OBJECTIVE A:
Convert the part of the rows that runs from the line containing "As seen here, is" through the end of the rows into a numbered list, leaving out any blank lines.
--- Start TEXT SHOWN ---
Deloitte predicts that streaming on demand “stacking”—the consumer practice of subscribing to multiple, standalone video-on-demand services—will decline in 2025. The average number of subscriptions in each “stack” will likely peak at different levels depending on the market, at about four per consumer in the United States and just over half that in the European market.1 By implication, the aggregate number of standalone subscriptions per market will likely fall, even if revenues from streaming video on demand (SVOD) may still increase due to price raising, password-sharing crackdowns, and bundling.
The peak is an expected consequence of a reevaluation of the viability of a video industry marketplace consisting primarily of many dozens of individual direct-to-consumer (DTC) subscription video providers,2 with each household purchasing multiple subscriptions in place of a single pay TV subscription. Instead, the likely direction for the industry could be a return to aggregation of content from different providers. This is an approach that pay TV providers have traditionally offered, but which has become considered outmoded.
In the medium term, we expect that the video industry may end up consisting of a handful, most commonly a duo or trio, of standalone SVOD players per national market, along with aggregators. The companies doing the aggregating are expected to be legacy pay TV companies, or telcos, or tech platforms, or the largest SVOD players. In the United Kingdom, as of September 2024, 43% of its SVOD subscribers surveyed purchased at least one of their services via another party (pay TV provider, telco, or tech platform). Among smaller SVOD providers surveyed, close to half of all their subscriptions were via an aggregator; among larger providers, about a quarter of subscriptions were indirect.3
Based on our conversations with those in the industry, Deloitte expects each aggregator will offer a version of the pay TV model including some (and occasionally all) of the following: a single account and bill, standard and optional content channels, 12-month (or longer) contracts, an electronic program guide showing all available content, ad sales and playout, and centralized marketing. The return to aggregation will likely accelerate in 2025 but may not be complete for several years.
The 2010s were characterized by two adoption trends: a sustained growth in the number of households with access to SVOD services and a steady increase in the number of services used. Deloitte’s research shows a steady increase in the average number of subscriptions in the European market from 1.3 in 2018 to a plateau of 2.35 in both 2023 and 2024 (figure 1). In the United States, Deloitte’s 2024 Digital Media Trends reported that the average number of SVOD services has been steady at four since 2020.4
Given that some fundamental benefits of standalone SVOD were giving consumers control over content choice and contract length and enabling content providers to bypass distributors, moving back to fewer, larger, pricier, and longer-term bundles may feel like a backward step.
But a return to a version of the aggregation model may offer the equilibrium that balances consumers’ and suppliers’ needs.
--- End TEXT SHOWN ---
--- Start DATA FOR THE TASK ---
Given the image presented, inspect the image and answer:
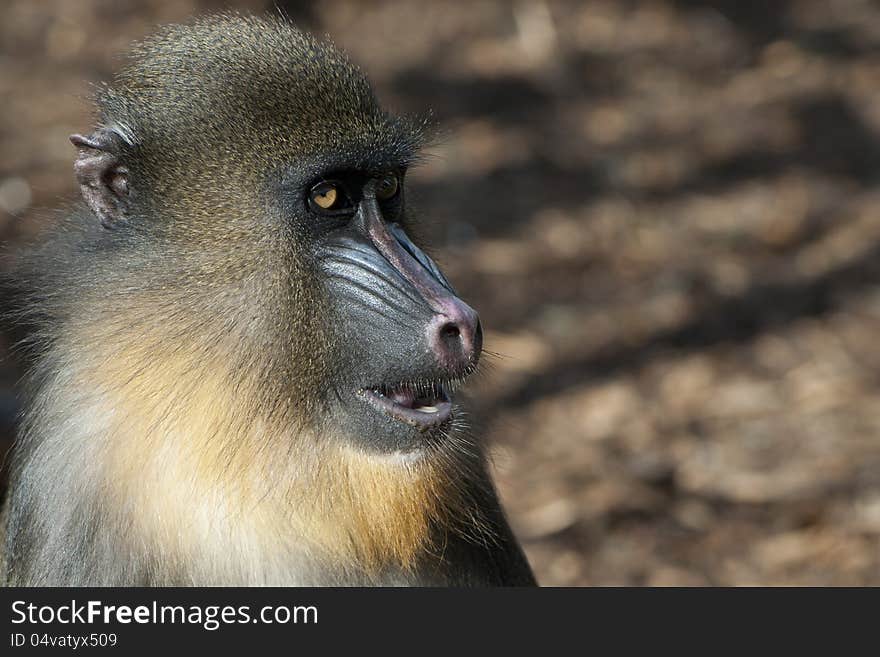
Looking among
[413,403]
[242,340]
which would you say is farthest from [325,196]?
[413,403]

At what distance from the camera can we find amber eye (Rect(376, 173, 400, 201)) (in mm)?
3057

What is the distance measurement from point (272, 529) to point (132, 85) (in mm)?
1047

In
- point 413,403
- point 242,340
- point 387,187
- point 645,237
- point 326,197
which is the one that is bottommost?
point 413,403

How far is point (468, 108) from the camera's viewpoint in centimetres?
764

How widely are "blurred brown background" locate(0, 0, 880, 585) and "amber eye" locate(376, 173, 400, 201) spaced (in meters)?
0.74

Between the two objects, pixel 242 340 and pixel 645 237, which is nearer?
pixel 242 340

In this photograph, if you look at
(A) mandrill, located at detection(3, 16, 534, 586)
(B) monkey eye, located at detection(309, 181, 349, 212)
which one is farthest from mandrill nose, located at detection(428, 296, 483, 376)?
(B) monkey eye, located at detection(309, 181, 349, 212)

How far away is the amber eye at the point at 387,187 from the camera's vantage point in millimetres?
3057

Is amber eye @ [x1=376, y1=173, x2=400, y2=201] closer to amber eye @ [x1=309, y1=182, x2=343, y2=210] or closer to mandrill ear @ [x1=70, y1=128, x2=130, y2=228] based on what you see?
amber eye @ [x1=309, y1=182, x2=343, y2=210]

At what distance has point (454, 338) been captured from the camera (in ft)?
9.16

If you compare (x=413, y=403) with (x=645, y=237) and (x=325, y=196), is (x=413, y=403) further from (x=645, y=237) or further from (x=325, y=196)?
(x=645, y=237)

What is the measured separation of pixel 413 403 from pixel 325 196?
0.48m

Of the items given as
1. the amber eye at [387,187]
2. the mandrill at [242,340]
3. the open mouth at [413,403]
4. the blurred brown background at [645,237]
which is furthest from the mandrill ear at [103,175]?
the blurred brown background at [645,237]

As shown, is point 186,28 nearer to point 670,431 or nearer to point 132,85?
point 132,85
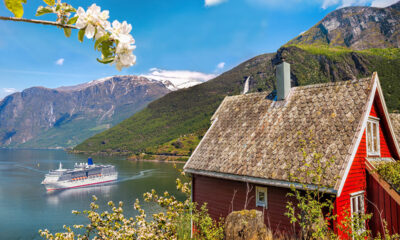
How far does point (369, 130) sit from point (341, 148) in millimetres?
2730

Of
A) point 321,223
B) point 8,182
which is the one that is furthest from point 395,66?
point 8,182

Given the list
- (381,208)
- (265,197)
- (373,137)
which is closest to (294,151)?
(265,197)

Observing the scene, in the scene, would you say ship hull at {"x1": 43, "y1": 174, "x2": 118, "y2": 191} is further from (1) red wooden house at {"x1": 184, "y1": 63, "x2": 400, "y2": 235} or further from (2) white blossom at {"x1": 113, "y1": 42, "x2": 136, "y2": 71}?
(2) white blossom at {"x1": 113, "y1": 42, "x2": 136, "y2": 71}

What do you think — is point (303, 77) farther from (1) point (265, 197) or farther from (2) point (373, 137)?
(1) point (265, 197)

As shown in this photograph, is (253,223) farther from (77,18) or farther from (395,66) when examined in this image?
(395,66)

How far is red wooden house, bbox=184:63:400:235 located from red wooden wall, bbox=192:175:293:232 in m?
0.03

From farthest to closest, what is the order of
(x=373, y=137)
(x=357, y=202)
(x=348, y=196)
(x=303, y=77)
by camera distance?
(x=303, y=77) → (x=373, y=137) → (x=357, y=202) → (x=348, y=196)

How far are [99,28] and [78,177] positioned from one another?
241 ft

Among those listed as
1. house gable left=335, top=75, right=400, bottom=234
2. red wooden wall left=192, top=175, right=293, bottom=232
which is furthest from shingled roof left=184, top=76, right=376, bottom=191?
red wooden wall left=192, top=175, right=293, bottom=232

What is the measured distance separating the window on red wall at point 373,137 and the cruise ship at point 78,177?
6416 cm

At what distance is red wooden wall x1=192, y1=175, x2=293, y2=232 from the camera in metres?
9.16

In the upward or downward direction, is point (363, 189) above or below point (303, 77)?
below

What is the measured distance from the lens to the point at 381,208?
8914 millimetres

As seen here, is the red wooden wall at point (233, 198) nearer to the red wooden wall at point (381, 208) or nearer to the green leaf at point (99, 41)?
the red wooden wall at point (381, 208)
--- End DATA FOR THE TASK ---
OBJECTIVE B:
In the article on streaming subscriptions, what was the average number of subscriptions in the European market in 2018?

RIGHT ANSWER A:
1. As seen here, is the red wooden wall at point (233, 198) nearer to the red wooden wall at point (381, 208) or nearer to the green leaf at point (99, 41)?
2. the red wooden wall at point (381, 208)

RIGHT ANSWER B:
1.3